__GIVEN PROBLEM__.
Repeat word for word the line with "As pictured, based" and every line after it until the records below run out.

------------------------------------------------

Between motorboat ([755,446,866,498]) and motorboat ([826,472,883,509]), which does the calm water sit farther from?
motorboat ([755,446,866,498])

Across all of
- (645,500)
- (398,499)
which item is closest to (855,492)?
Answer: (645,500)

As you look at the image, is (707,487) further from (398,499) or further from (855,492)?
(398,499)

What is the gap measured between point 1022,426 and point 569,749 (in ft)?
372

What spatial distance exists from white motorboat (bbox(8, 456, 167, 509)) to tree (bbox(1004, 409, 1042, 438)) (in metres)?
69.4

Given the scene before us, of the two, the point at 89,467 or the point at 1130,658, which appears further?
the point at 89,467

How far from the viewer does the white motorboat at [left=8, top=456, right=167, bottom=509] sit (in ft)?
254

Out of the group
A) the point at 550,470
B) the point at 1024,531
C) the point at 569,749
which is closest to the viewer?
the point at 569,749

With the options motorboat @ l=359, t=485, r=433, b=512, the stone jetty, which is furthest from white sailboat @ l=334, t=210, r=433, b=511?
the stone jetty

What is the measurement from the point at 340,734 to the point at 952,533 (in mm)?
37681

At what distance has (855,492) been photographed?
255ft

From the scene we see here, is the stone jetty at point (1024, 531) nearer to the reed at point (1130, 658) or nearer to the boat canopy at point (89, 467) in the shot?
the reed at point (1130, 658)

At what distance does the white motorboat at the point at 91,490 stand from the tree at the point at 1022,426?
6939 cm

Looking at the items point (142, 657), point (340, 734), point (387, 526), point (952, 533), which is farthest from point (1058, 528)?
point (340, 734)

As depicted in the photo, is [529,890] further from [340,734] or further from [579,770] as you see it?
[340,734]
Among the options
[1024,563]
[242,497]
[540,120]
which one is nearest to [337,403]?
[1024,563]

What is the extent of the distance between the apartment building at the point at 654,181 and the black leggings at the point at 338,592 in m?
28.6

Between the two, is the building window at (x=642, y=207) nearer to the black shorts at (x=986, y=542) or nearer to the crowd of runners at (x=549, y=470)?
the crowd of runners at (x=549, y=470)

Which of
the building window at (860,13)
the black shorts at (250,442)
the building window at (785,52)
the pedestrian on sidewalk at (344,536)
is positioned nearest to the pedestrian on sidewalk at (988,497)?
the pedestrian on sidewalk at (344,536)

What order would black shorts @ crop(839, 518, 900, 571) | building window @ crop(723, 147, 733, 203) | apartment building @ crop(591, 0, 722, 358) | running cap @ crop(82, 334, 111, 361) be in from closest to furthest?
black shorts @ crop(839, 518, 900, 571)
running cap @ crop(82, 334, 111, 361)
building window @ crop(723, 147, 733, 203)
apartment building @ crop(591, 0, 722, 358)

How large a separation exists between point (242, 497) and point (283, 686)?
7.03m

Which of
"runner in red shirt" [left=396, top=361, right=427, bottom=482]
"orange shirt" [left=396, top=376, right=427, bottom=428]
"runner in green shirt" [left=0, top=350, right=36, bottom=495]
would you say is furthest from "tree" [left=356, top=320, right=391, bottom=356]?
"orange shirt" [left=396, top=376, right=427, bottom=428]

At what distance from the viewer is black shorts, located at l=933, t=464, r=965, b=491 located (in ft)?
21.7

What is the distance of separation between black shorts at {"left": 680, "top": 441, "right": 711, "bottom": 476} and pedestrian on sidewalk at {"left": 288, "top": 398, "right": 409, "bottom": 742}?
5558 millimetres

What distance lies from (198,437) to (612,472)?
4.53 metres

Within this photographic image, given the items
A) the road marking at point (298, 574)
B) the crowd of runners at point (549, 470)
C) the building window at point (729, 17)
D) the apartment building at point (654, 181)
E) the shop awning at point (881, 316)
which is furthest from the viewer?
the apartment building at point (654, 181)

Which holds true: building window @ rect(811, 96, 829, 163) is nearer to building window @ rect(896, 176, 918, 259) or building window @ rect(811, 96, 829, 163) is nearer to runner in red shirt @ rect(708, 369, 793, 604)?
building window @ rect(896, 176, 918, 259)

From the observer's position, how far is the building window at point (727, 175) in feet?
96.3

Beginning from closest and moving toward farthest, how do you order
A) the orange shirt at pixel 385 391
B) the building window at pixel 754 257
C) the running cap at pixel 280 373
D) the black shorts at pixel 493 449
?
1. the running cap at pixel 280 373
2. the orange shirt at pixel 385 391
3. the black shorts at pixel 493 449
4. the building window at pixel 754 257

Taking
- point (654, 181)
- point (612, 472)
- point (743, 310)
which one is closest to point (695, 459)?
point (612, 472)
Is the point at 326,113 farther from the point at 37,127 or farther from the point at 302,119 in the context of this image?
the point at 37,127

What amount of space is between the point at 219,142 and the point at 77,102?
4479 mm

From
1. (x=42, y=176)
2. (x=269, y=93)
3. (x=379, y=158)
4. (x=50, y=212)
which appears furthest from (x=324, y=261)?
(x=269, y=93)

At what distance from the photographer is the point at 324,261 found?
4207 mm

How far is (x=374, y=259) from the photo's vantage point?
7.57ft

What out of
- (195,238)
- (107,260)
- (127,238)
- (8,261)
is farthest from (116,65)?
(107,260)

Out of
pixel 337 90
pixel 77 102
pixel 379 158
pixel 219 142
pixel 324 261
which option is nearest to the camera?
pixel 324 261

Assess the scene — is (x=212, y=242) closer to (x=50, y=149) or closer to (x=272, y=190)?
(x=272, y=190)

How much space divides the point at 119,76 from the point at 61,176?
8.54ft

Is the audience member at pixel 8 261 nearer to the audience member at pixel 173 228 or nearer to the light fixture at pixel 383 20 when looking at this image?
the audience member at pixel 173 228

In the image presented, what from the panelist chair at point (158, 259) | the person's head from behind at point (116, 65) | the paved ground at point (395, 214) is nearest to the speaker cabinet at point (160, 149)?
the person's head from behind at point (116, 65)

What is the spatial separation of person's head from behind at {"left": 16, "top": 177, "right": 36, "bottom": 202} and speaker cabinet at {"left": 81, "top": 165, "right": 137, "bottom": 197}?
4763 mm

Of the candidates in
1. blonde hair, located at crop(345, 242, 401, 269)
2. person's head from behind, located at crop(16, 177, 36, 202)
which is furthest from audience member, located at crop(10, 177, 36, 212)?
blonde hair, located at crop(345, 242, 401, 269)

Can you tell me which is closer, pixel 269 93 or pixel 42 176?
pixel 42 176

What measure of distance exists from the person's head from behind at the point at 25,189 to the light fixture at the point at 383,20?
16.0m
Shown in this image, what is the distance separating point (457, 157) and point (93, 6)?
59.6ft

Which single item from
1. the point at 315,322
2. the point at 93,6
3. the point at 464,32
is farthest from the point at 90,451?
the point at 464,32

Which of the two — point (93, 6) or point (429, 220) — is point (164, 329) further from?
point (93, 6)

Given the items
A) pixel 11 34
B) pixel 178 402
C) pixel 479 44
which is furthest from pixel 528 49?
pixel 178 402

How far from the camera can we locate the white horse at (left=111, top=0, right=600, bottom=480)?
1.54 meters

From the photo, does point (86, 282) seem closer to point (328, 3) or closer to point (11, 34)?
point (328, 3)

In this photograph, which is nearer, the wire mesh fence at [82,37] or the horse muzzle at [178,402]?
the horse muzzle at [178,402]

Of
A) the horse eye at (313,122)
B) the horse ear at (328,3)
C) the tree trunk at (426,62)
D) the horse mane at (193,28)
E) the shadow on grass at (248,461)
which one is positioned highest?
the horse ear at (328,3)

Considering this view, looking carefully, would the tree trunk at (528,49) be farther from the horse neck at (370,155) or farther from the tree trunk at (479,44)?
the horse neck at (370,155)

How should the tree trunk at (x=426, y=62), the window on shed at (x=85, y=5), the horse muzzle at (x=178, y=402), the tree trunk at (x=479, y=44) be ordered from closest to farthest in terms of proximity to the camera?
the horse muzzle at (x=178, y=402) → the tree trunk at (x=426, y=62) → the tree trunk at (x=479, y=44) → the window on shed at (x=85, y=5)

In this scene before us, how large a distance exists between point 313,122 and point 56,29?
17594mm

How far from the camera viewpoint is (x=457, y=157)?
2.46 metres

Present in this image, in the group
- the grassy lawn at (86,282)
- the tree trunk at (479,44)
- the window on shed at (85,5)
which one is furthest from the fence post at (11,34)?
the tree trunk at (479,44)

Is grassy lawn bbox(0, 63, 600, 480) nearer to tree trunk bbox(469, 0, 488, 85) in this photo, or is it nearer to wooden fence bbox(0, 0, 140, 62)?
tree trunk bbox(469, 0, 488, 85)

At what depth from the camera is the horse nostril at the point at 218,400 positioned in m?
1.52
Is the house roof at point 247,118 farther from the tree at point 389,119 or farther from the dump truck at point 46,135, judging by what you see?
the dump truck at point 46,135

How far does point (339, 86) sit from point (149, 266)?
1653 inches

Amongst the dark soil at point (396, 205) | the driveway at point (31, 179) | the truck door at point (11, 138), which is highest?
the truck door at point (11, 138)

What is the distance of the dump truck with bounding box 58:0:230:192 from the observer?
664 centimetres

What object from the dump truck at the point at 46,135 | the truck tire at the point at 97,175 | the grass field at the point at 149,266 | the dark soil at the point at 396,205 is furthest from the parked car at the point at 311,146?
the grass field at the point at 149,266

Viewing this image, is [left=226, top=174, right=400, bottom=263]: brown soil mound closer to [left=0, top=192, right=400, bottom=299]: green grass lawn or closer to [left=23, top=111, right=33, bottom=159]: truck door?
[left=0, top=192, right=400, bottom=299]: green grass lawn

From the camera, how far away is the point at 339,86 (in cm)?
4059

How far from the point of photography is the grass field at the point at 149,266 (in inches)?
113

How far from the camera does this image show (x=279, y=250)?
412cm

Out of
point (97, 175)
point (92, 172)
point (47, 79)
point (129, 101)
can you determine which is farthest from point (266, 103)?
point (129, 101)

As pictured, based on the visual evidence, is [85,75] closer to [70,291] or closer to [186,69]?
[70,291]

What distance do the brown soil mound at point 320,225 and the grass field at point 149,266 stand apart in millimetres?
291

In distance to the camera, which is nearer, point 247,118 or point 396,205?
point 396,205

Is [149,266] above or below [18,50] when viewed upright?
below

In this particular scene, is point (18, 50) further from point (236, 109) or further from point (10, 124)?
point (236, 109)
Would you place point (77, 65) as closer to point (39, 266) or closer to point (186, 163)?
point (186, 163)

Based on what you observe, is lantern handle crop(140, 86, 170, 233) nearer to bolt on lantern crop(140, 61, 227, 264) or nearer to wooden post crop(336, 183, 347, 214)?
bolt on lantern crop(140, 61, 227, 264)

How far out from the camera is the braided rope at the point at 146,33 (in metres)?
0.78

------------------------------------------------

__OUTPUT OF THE TASK__.
As pictured, based on the visual evidence, is [85,75] closer to [70,291] or closer to [186,69]?
[70,291]

What distance do the brown soil mound at point 320,225 and the grass field at point 149,266 stand apart in millimetres?
291

In distance to the camera, which is nearer, point 247,118 or point 396,205?
point 396,205

Is [149,266] above or below [18,50] when viewed upright?
below

In this particular scene, is point (18, 50) further from point (236, 109) or further from point (10, 124)?
point (236, 109)
Would you place point (77, 65) as closer to point (39, 266) or closer to point (186, 163)?
point (186, 163)

Based on what you observe, is lantern handle crop(140, 86, 170, 233) nearer to bolt on lantern crop(140, 61, 227, 264) or nearer to wooden post crop(336, 183, 347, 214)?
bolt on lantern crop(140, 61, 227, 264)

How far out from the camera is the braided rope at the point at 146,33 (in metres)?
0.78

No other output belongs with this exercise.